#### [PROBLEMA PLANTEADO A]
Enumera todos los escritores que el fragmento sobre el grupo Latencia nombra en su nota como figuras del "boom latinoamericano".

#### [SECCIÓN DEL DOCUMENTO]
· · ·

La heterogeneidad literaria expresada se correspondía, asimismo, con
posturas filosóficas, religiosas y políticas disímiles, que nos permitían a los
integrantes del grupo disentir democráticamente, sin hegemonías ni imposiciones
de ninguna índole.
Latencia nació en un momento trágico del país, en que el poder
fundamentalista podía disponer de la vida y la libertad de las personas a su
entero arbitrio, y en una ciudad como La Plata, caracterizada por la alta
jerarquía de sus poetas, pero que, luego de la disolución de Espantapájaros, no
contaba con actividad grupal alguna. Su actuación se extendió a lo largo de
casi dos años, durante los cuales realizó actos de distinto tenor y estrechó
vínculos con artistas de diversas áreas y de todas las edades; en particular,
con Horacio Preler y Horacio Castillo, con los que mantuvo varios encuentros y
entrevistas.
Cuatro integrantes de Latencia publicamos nuestro primer libro en plena
dictadura, al igual que la mayoría de los compañeros de generación a nivel
nacional. Esta circunstancia hizo que los poetas jóvenes de los años 70
fuéramos calificados por algunos como “los poetas de la dictadura”. Otros,
teniendo en cuenta que padecimos las consecuencias de la represión y resistimos
desde el lugar de la poesía, prefieren hablar de “los poetas de la
resistencia”. Más allá de estos intentos de rotulación y encasillamiento a que
nos tiene acostumbrados la literatura y que nunca resultan totalmente exactos,
los poetas setentistas fuimos, por cierto, parte de una generación utópica que
creyó en la posibilidad de construir un mundo más fraternal y equitativo; que
empezó a participar en la vida cultural poco antes del golpe militar de 1976, y
que, producido éste, terminó envuelta en una vorágine de horror insospechado.
La valoración literaria y la asignación del lugar que le corresponde a
cada uno de los protagonistas quedan a consideración de los críticos y lectores
que deseen indagar en una de las décadas más controvertidas y apasionantes que
nos ha tocado vivir.
Notas
1. El “boom latinoamericano” fue un fenómeno editorial basado en el auge
de la literatura de América Latina de los años 60, que permitió conocer en todo
el mundo a escritores como Gabriel García Márquez, Mario Vargas Llosa, Carlos
Fuentes, Juan Rulfo y Julio Cortázar, entre otros.

· · ·

#### [DATOS MOSTRADOS]
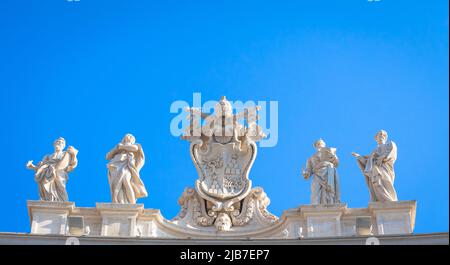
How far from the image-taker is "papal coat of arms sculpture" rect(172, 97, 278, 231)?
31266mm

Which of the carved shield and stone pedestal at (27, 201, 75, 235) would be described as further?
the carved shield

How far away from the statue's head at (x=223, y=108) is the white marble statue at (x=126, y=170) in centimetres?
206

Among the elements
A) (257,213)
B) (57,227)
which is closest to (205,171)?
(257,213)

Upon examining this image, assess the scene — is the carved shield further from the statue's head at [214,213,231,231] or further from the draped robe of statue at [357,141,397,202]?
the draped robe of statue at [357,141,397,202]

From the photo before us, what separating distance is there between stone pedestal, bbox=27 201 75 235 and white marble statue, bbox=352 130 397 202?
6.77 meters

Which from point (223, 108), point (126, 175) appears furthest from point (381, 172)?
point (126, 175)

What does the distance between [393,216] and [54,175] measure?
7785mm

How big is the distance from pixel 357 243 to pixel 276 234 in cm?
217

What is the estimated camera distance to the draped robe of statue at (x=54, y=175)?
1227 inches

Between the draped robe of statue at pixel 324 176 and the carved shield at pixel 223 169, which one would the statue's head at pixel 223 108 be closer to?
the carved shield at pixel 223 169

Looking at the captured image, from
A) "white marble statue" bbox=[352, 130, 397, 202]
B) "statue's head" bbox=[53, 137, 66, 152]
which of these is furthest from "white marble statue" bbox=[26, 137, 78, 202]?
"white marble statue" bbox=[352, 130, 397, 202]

· · ·

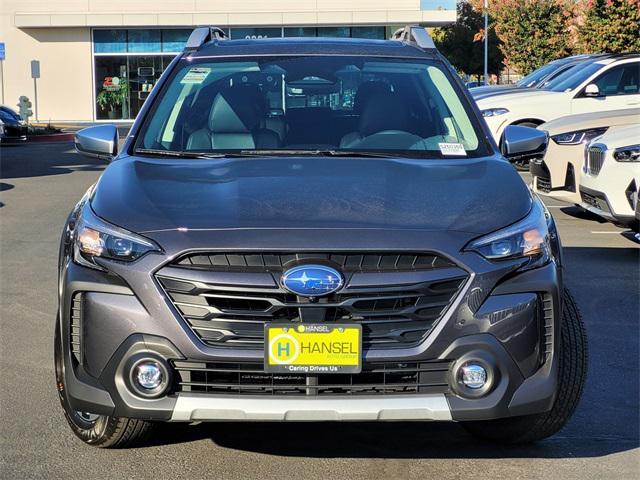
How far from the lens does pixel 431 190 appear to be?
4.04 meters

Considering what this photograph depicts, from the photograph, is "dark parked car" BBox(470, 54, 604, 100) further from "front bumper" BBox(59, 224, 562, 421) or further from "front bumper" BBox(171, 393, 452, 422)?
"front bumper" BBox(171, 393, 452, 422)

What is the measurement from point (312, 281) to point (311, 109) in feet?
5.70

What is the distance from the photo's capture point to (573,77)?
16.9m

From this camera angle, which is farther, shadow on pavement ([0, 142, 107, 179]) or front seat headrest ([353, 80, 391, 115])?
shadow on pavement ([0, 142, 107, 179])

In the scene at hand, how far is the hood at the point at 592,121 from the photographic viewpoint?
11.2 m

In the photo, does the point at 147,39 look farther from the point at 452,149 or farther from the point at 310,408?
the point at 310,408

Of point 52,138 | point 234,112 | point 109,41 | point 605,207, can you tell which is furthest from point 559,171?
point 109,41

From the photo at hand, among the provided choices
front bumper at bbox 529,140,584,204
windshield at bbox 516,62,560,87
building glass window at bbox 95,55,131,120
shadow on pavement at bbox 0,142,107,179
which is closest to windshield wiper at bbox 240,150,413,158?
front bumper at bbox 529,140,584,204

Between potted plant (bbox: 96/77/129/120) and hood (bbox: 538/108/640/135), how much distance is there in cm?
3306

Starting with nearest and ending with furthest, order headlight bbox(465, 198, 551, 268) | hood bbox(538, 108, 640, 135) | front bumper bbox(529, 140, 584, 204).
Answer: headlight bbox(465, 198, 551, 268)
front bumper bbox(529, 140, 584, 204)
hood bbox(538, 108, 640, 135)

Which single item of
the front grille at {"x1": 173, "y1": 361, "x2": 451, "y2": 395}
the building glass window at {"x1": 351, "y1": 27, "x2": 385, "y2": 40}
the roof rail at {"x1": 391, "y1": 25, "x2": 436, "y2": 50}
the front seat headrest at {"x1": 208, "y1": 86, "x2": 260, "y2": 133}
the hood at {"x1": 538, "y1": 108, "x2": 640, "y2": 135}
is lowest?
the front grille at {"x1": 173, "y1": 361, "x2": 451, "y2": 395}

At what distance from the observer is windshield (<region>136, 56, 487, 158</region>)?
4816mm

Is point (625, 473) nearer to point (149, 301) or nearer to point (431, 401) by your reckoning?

· · ·

#### [PROBLEMA PLANTEADO B]
Cambia "statue's head" por "head of the statue" en las entradas que empiezan en la línea que contiene "How far from the image-taker" y siguen hasta la línea que contiene "6.77 meters", ambas incluidas. Devuelve solo esas líneas y deja todo lo demás igual.

#### [RESULTADO OBTENIDO A]
Gabriel García Márquez, Mario Vargas Llosa, Carlos Fuentes, Juan Rulfo y Julio Cortázar.

#### [RESULTADO OBTENIDO B]
How far from the image-taker is "papal coat of arms sculpture" rect(172, 97, 278, 231)?
31266mm

Which of the carved shield and stone pedestal at (27, 201, 75, 235) would be described as further?
the carved shield

How far away from the head of the statue at (x=223, y=108) is the white marble statue at (x=126, y=170) in centimetres?
206

Among the elements
A) (257,213)
B) (57,227)
which is closest to (205,171)?
(257,213)

Upon examining this image, assess the scene — is the carved shield further from the head of the statue at [214,213,231,231] or further from the draped robe of statue at [357,141,397,202]?
the draped robe of statue at [357,141,397,202]

From the photo before us, what separating distance is there between stone pedestal, bbox=27 201 75 235 and white marble statue, bbox=352 130 397 202?
6.77 meters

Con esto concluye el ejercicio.